De Leon, Diokno & Associates for respondent Liberty Flour Mills, Inc.


In this petition for certiorari, the resolution of the public respondent dated August 3, 1978, is faulted for: (a) affirming the decision of the labor arbiter dismissing the employees' claim for emergency allowance for lack of jurisdiction; and (b) modifying the said decision by disallowing the award of back wages to petitioners Policarpio Biascan and Antonio Evaristo.

The basic facts are as follows:

On February 6, 1974, respondent Philippine Labor Alliance Council (PLAC) and respondent Liberty Flour Mills, Inc. entered into a three-year collective bargaining agreement effective January 1, 1974, providing for a daily wage increase of P2.00 for 1974, Pl.00 for 1975 and another Pl.00 for 1976. The agreement contained a compliance clause, which will be explained later in this opinion. Additionally, the parties agreed to establish a union shop by imposing "membership in good standing for the duration of the CBA as a condition for continued employment" of workers. 1

On October 18, 1974, PLAC filed a complaint against the respondent company for non-payment of the emergency cost of living allowance under P.D. No. 525. 2 A similar complaint was filed on March 4, 1975, this time by the petitioners, who apparently were already veering away from PLAC.3

On March 20, 1975, petitioners Evaristo and Biascan, after organizing a union caged the Federation of National Democratic Labor Unions, filed with the Bureau of Labor Relations a petition for certification election among the rank-and-file employees of the respondent company 4 PLAC then expelled the two for disloyalty and demanded their dismissal by the respondent company, which complied on May 20, 1975.5

The objection of Evaristo and Biascan to their termination were certified for compulsory arbitration and assigned to Labor Arbiter Apolinario N. Lomabao, Jr. Meanwhile, the claims for emergency allowance were referred for voluntary arbitration to Edmundo Cabal, who eventually dismissed the same on the ground that the allowances were already absorbed by the wage increases. This latter case was ultimately also certified for compulsory arbitration and consolidated with the termination case being heard by Lomabao. His decision was, on appeal, dealt with by the NLRC as above stated, 6 and the motion for reconsideration was denied on August 26, 1981.7

At the outset, we note that the petitioners are taking an ambivalent position concerning the CBA concluded in 1974. While claiming that this was entered into in bad faith and to forestall the payment of the emergency allowances expected to be decreed, they nonetheless invoke the same agreement to support their contention that their complaint for emergency allowances was invalidly referred to voluntary arbitrator Cabal rather than Froilan M. Bacungan.

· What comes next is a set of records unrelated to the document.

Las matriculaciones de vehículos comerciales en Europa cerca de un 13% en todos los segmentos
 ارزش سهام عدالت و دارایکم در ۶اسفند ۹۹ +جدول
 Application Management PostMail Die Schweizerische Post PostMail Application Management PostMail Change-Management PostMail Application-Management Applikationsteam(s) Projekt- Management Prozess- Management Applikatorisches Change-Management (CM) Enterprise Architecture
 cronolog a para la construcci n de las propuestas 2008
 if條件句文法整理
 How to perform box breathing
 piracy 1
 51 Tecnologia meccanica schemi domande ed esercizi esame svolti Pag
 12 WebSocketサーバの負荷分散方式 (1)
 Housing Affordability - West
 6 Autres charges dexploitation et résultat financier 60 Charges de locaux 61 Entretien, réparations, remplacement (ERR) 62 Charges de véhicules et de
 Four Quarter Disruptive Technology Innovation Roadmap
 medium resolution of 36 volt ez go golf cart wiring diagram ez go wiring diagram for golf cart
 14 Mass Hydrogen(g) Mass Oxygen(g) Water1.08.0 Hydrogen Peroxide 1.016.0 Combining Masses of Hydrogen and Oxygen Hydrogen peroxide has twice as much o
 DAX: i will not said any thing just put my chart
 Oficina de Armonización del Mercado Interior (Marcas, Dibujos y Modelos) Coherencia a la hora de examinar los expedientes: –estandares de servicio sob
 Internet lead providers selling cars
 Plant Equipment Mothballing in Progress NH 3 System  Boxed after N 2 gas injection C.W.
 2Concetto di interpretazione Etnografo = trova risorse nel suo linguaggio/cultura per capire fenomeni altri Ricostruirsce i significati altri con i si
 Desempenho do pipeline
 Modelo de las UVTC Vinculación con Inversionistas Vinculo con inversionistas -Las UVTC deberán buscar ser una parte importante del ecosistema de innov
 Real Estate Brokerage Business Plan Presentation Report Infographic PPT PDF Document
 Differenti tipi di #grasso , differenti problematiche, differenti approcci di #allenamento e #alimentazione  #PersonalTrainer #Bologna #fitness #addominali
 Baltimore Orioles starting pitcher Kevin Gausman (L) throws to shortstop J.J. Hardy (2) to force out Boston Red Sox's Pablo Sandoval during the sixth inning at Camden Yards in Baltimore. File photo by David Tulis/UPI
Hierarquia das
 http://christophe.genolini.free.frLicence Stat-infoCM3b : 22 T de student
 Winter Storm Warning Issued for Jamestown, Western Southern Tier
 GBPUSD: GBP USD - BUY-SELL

We find there was no such violation as the choice of the voluntary arbitrator was not limited to Bacungan although he was probably the first preference. Moreover, the petitioners are estopped from raising this objection now because they did not seasonably interpose it and instead willingly submitted to Cabal's jurisdiction when he undertook to hear their complaint.

In sustaining Labor Arbiter Lomabao, the NLRC agreed that the decision of voluntary Arbiter Cabal was final and unappealable under Article 262-A of the Labor Code and so could no longer be reviewed by it. True enough. However, it is equally true that the same decision is not binding on this Court, as we held in Oceanic Bic Division (FFW) v. Romero 8 and reiterated in Mantrade/FMMC Division Employees and Workers Union v. Bacungan. 9 The rule as announced in these cases is reflected in the following statements:

In spite of statutory provisions making "final" the decision of certain administrative agencies, we have taken cognizance of petitions questioning these decisions where want of jurisdiction, grave abuse of discretion, violation of due process, denial of substantial justice, or erroneous interpretation of the law were brought to our attention.

xxx xxx xxx

A voluntary arbitrator by the nature of her functions acts in a quasi-judicial capacity. There is no reason why her decisions involving interpretation of law should be beyond this Court's review. Administrative officials are presumed to act in accordance with law and yet we do not hesitate to pass upon their work where a question of law is involved or where a showing of abuse of authority or discretion in their official acts is properly raised in petitions for certiorari.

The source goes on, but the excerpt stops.